** BEGIN **

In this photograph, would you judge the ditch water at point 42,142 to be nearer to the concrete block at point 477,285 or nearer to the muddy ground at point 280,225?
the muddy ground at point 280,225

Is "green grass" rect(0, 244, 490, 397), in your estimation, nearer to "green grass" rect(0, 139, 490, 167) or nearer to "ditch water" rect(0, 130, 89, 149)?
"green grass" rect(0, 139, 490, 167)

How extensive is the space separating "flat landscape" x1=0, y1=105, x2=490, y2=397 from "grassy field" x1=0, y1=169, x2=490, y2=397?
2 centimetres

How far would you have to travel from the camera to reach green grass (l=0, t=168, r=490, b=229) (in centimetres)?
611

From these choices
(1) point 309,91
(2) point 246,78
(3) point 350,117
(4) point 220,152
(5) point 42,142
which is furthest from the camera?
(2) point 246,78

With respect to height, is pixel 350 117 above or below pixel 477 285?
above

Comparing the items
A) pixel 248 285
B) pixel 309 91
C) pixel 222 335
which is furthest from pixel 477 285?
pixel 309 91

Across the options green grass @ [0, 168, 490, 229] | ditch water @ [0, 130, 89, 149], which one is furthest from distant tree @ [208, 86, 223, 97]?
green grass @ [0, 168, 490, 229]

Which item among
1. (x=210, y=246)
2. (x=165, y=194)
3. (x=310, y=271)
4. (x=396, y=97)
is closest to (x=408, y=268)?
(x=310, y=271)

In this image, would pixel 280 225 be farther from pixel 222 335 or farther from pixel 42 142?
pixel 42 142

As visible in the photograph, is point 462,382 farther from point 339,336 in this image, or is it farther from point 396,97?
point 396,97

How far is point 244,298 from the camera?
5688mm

** END **
** BEGIN **

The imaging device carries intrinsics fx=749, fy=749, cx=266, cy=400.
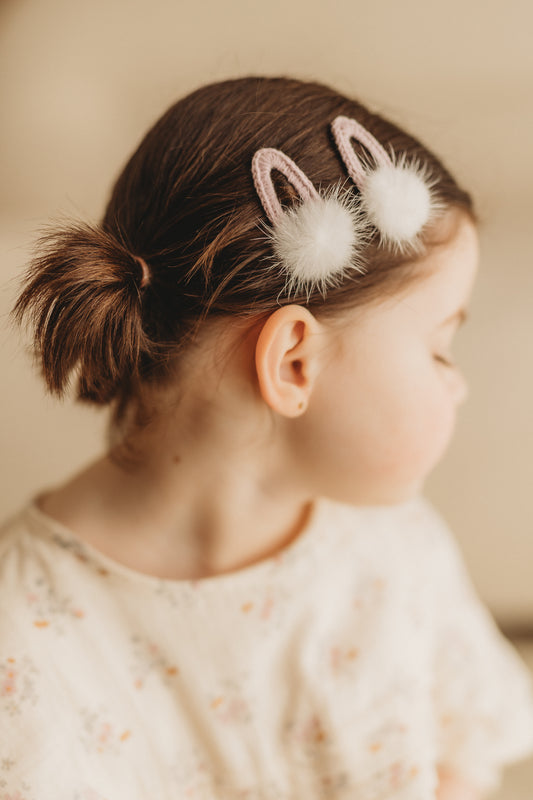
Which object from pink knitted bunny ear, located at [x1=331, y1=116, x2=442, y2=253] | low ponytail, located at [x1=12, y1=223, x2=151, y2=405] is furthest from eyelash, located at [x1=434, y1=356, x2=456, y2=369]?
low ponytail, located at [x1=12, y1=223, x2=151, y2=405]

** END **

What is required:
Please give only the number of lines in the entries above that contain the string "located", counting only matches in the same case.

Task response:
2